Dear UCSC students, staff, faculty, administrators and the wider UC community:
It has come to our attention that serious misconceptions regarding the conduct and intentions of protesters across the state have manifested (in many cases) into ill-will or callousness toward this noble and ambitious cause. It is not appropriate to pass judgement on the efforts of an entire enterprise based on rumors of misdeeds of a select few. Administrators’ allegations — that UCSC protesters wielded clubs and knives, denied people the right to exit campus or acted in any way that was disruptive, intimidating or destructive — were untrue, and caused unnecessary panic and concern.
It would be ignorant as well as erroneous to say that the administration was caught unawares by the March 4 actions. Organizers of the campus shut-down informed Student Services and other campus departments well in advance of the event.

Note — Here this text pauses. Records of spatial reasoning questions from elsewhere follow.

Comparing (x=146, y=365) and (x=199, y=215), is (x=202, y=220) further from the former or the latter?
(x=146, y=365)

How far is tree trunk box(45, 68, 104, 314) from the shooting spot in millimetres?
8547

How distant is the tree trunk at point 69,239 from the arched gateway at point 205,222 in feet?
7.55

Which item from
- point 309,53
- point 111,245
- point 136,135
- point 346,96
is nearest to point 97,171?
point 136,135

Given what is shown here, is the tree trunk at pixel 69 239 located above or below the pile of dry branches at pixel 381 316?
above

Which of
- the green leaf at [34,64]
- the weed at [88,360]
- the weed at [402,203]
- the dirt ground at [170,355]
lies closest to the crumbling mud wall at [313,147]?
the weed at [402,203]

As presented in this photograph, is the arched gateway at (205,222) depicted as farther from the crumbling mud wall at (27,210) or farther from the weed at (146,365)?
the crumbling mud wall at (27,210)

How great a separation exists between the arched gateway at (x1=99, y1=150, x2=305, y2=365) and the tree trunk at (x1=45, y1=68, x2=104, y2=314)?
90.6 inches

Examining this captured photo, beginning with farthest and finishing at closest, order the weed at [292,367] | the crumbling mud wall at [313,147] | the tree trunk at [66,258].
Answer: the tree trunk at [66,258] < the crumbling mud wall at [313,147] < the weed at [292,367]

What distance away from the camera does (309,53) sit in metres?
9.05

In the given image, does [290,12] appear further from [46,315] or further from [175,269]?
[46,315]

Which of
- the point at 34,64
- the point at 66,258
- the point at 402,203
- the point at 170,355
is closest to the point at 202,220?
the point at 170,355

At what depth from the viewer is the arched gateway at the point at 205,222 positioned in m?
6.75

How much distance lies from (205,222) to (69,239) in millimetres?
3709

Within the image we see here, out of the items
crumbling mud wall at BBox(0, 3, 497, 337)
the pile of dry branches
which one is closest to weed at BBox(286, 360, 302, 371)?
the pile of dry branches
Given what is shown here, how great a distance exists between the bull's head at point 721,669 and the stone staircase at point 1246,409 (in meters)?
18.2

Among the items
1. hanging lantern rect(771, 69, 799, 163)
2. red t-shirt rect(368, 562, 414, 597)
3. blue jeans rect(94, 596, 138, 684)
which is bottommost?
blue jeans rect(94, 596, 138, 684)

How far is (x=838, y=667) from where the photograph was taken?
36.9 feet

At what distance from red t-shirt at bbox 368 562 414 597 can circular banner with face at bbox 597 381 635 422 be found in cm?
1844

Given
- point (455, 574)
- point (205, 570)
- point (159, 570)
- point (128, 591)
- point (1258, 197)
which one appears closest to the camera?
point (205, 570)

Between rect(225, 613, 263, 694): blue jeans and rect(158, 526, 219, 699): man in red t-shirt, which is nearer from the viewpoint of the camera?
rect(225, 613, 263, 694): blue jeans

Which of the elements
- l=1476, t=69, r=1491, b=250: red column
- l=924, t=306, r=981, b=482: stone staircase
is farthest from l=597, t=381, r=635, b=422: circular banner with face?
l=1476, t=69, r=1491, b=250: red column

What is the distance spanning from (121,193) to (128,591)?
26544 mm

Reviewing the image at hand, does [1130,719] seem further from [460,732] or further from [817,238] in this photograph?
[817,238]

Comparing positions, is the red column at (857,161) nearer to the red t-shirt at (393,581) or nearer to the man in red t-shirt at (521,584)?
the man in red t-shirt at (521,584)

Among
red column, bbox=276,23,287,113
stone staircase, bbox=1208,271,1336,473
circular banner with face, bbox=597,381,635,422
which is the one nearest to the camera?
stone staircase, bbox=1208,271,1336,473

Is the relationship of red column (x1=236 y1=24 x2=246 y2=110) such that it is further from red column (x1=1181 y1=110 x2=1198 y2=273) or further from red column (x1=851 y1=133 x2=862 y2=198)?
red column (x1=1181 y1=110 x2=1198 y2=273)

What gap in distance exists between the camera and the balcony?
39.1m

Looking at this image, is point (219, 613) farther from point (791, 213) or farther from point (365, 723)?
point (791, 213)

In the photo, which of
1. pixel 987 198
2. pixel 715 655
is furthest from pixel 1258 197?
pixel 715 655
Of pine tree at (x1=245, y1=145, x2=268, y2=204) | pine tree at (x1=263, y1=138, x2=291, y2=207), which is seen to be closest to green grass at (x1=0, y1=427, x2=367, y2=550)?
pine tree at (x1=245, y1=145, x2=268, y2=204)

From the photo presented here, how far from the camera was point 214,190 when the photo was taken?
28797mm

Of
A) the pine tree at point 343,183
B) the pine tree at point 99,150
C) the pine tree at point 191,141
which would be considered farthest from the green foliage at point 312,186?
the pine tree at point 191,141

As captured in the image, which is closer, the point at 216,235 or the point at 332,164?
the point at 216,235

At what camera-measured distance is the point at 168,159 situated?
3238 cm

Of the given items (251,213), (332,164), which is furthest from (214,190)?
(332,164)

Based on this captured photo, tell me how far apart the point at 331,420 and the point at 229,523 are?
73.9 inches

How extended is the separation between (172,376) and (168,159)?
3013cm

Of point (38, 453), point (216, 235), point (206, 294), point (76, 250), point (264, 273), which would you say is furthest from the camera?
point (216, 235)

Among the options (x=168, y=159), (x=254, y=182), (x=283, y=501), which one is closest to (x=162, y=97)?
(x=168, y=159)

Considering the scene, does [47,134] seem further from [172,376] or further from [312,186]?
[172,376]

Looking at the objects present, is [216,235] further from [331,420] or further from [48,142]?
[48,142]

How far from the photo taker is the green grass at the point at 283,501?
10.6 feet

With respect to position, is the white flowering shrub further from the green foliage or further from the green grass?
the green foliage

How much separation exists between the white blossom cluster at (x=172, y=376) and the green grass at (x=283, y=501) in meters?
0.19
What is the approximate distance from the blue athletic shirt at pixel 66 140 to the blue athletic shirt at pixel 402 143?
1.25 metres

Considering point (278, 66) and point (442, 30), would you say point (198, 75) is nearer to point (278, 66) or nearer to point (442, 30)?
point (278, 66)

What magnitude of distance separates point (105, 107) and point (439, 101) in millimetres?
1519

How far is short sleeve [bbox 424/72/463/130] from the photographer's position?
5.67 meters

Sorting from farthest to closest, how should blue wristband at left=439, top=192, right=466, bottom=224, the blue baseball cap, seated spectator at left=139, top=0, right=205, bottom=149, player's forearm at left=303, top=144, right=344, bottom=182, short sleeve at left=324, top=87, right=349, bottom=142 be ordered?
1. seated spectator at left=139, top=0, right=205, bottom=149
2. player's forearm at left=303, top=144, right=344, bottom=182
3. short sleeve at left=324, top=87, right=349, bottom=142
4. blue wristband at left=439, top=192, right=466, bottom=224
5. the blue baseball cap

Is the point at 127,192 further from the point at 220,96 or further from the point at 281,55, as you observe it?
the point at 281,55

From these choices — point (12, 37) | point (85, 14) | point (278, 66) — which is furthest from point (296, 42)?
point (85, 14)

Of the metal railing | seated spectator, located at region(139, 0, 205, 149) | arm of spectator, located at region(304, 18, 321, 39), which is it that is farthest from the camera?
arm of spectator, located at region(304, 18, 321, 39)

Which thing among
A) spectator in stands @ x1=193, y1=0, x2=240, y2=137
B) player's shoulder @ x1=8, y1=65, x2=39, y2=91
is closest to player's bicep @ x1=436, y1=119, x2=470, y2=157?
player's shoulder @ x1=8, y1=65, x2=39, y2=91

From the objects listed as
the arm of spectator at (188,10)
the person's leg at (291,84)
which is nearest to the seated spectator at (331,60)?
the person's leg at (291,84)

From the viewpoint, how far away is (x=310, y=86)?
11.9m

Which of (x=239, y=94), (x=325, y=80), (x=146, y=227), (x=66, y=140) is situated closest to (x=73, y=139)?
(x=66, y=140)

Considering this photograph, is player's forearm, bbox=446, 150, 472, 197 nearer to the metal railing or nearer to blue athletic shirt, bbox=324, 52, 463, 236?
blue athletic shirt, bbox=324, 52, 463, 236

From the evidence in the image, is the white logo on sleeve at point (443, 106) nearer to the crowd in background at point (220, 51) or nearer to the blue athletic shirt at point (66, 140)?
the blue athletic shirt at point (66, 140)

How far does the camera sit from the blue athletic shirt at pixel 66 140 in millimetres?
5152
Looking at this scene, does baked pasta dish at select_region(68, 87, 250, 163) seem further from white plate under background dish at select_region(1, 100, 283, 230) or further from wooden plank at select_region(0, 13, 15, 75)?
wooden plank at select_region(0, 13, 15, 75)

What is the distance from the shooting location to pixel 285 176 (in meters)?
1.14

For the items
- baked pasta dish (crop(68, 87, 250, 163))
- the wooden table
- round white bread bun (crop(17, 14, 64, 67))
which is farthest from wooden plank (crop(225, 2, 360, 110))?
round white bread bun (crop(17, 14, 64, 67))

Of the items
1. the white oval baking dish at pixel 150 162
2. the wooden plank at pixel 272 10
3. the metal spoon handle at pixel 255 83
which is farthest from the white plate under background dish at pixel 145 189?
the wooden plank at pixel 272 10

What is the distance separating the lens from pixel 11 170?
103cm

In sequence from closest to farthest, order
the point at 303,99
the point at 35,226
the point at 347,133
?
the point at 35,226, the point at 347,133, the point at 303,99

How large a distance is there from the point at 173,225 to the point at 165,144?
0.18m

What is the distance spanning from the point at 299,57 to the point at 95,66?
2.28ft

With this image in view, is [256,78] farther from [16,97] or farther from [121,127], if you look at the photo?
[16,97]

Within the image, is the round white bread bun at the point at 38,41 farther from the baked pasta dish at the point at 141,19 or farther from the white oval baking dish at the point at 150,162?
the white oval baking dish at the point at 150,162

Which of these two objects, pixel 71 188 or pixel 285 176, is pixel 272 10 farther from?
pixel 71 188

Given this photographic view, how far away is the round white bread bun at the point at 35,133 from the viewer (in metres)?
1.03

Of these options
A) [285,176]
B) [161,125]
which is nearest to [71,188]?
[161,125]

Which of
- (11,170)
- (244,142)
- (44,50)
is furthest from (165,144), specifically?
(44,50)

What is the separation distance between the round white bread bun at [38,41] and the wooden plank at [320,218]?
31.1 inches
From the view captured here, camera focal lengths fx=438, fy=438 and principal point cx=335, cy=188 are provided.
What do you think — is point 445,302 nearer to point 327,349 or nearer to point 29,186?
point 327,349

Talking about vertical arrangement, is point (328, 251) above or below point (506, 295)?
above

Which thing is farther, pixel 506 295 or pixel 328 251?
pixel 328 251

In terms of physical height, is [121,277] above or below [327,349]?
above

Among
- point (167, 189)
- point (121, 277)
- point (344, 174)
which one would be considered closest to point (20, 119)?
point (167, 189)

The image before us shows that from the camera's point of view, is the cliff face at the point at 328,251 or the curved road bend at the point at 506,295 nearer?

There is no denying that every faculty member on campus was aware of the imminent shut-down, and most planned the week’s courses accordingly.
Administrative responses that disrespect student actions, to the point of circulating misinformation and evoking irrational concerns, are reprehensible and do nothing for the already precarious student-administration relationship.
That being said, responsibility does not lie solely with the administration, legislators, etc. Organizers must conduct themselves appropriately and in accordance with First Amendment limitations if they want to gain the respect of authorities.
An example of protesters legitimately crossing the line happened last week at UC Davis, where students attempted to block traffic on Interstate 80. This action not only put students and commuters in danger, but was executed in conjunction with several other disruptive activities on campus as well. Fire alarms were falsely triggered at least 16 times, agitating students and faculty who were attending classes or studying in the libraries.
Not only does this type of behavior cause resentment among inconvenienced campus community members, it is also counterproductive, because it costs the university money for the fire department to investigate these false alarms. Additionally, this activity endangered the Davis community by diverting emergency services from real potential dangers.
The California Faculty Association (CFA) and local organizers did not spend months preparing themselves and the public for the day of action hoping for ridicule. It only takes one negative incident, one irresponsible, thoughtless act to define a movement. The efforts of a thousand (or more like 35,000) proactive individuals can be erased from the public’s living memory with little more than a mention of one bad egg.
Regardless of Davis students’ disconcerting rally tactics, the cause is vital for many students, faculty members and workers statewide. It’s about time the UC and Sacramento sat down to tell us exactly where they stand on issues of privatization of education, the resegregation of education, progressive taxation to raise revenues, and Schwarzenegger’s plan to privatize prisons, and stand behind those claims through direct action and support of public education.
At UCSC, March 4 actions were well-executed. It is not unreasonable to expect the support and blessing of the administration.
March 4 was an opportunity for state, campus and system policymakers to address the concerns of people across the state and push for change. In the future, UCSC’s administration should consider taking advantage of the opportunities provided to them by students to participate in, or at the very least endorse student action instead of passing up an occasion to repair faltering student-administrative relations.